---- Data

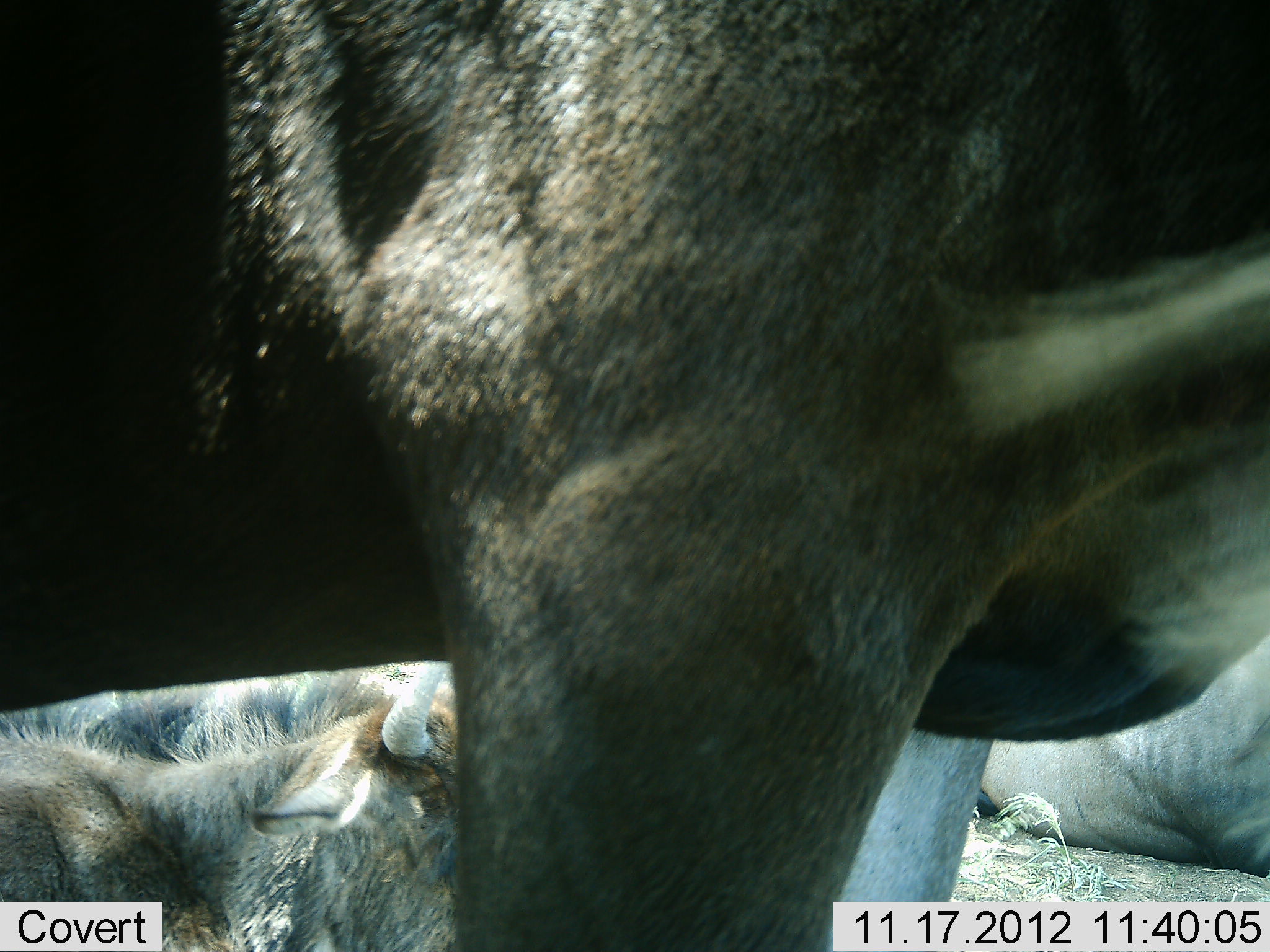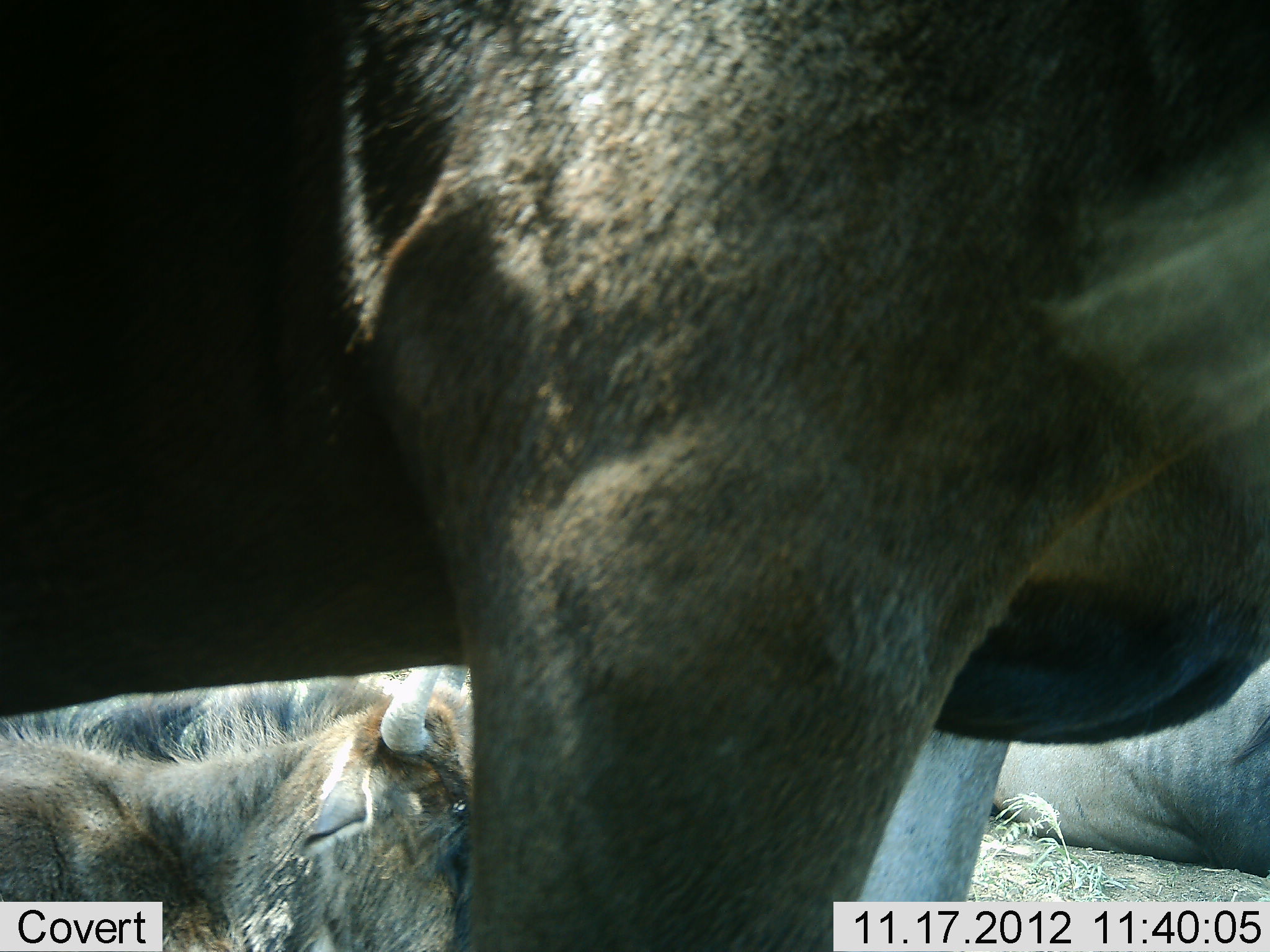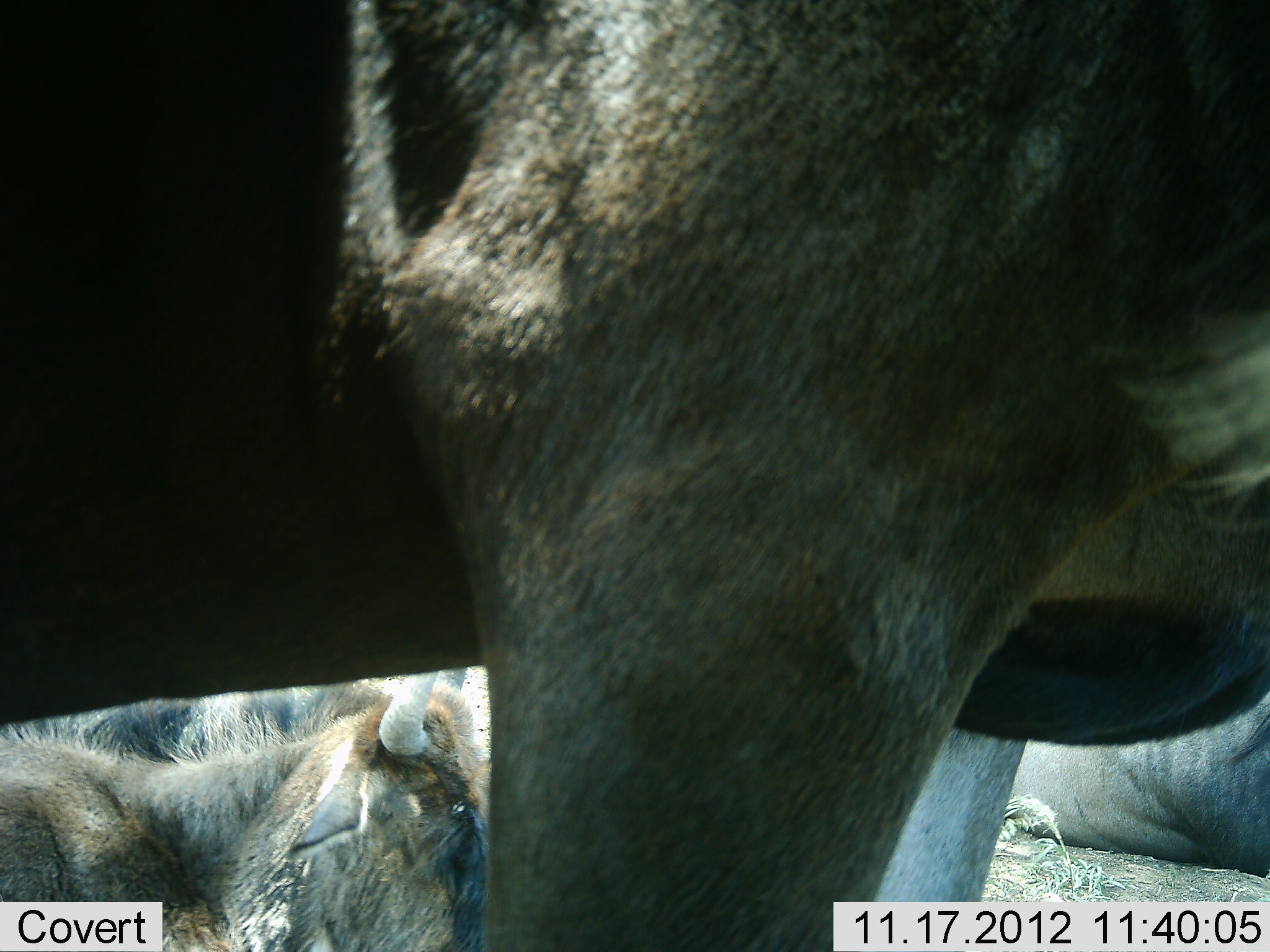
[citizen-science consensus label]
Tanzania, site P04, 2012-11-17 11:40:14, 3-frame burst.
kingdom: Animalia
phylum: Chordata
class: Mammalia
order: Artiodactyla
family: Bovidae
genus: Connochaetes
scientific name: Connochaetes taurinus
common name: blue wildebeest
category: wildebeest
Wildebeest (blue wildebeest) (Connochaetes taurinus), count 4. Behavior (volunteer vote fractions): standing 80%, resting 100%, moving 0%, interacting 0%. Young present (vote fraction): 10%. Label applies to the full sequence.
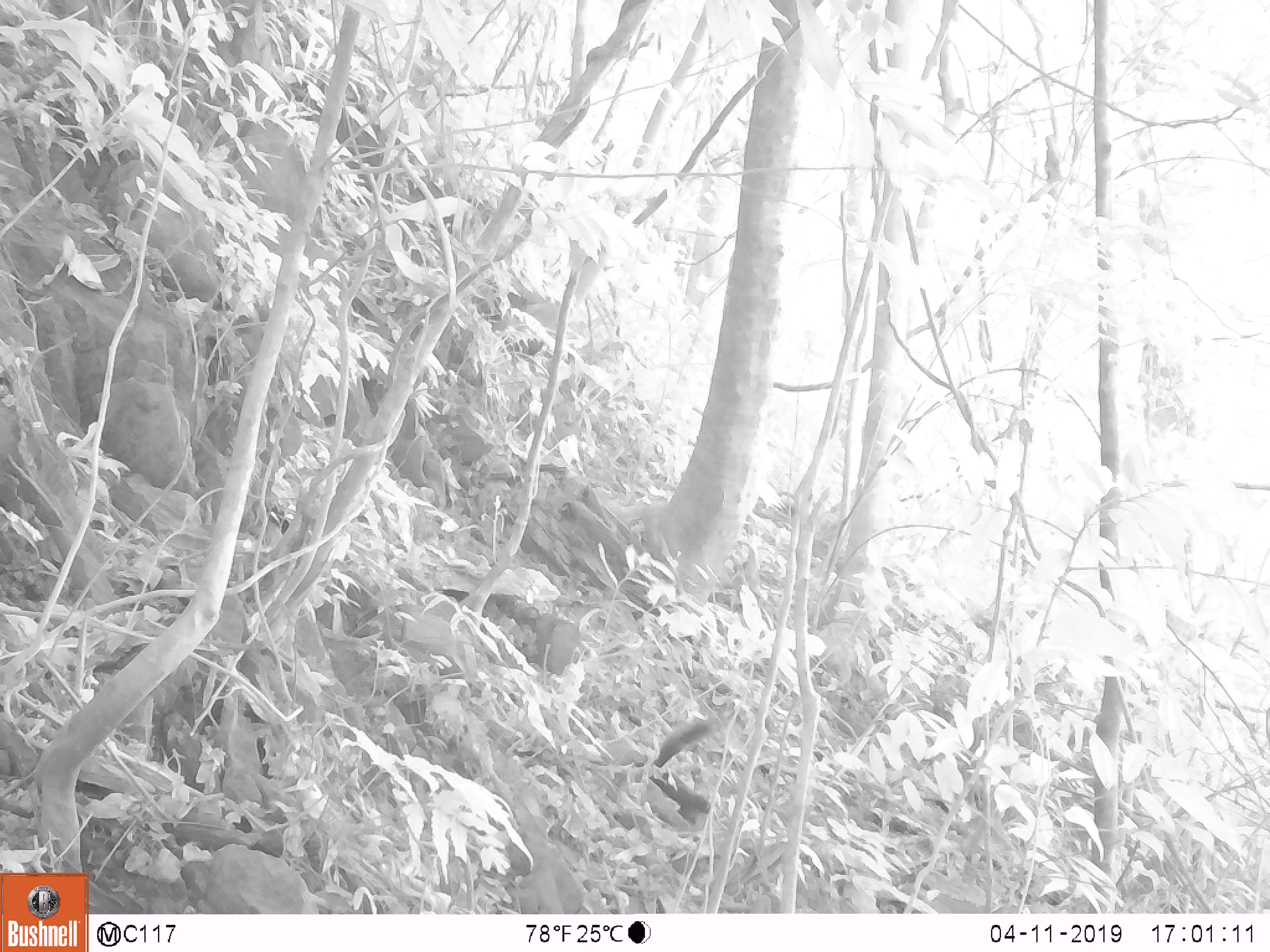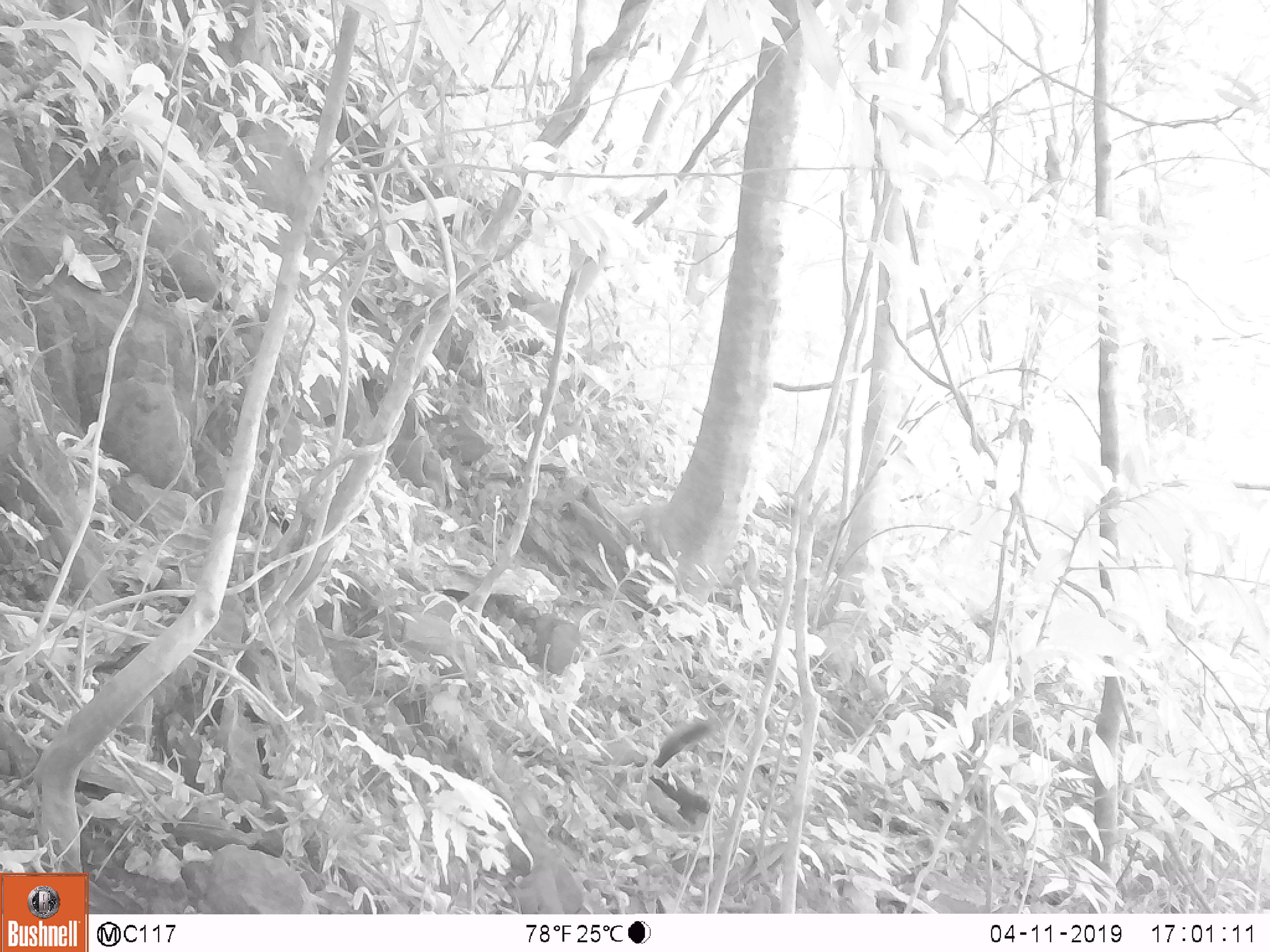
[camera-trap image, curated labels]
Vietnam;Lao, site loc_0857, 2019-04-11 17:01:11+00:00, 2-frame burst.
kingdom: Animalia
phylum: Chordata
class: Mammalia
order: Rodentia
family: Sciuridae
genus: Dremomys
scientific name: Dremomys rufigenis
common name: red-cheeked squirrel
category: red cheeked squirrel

--------

_What is required:_
Reproduce the lines above, exactly and exclusively, from the line containing "Tanzania, site P04, 2012-11-17" down to the last line, both included; pictures are not part of the copy.

_Answer to this task:_
Tanzania, site P04, 2012-11-17 11:40:14, 3-frame burst.
kingdom: Animalia
phylum: Chordata
class: Mammalia
order: Artiodactyla
family: Bovidae
genus: Connochaetes
scientific name: Connochaetes taurinus
common name: blue wildebeest
category: wildebeest
Wildebeest (blue wildebeest) (Connochaetes taurinus), count 4. Behavior (volunteer vote fractions): standing 80%, resting 100%, moving 0%, interacting 0%. Young present (vote fraction): 10%. Label applies to the full sequence.
[camera-trap image, curated labels]
Vietnam;Lao, site loc_0857, 2019-04-11 17:01:11+00:00, 2-frame burst.
kingdom: Animalia
phylum: Chordata
class: Mammalia
order: Rodentia
family: Sciuridae
genus: Dremomys
scientific name: Dremomys rufigenis
common name: red-cheeked squirrel
category: red cheeked squirrel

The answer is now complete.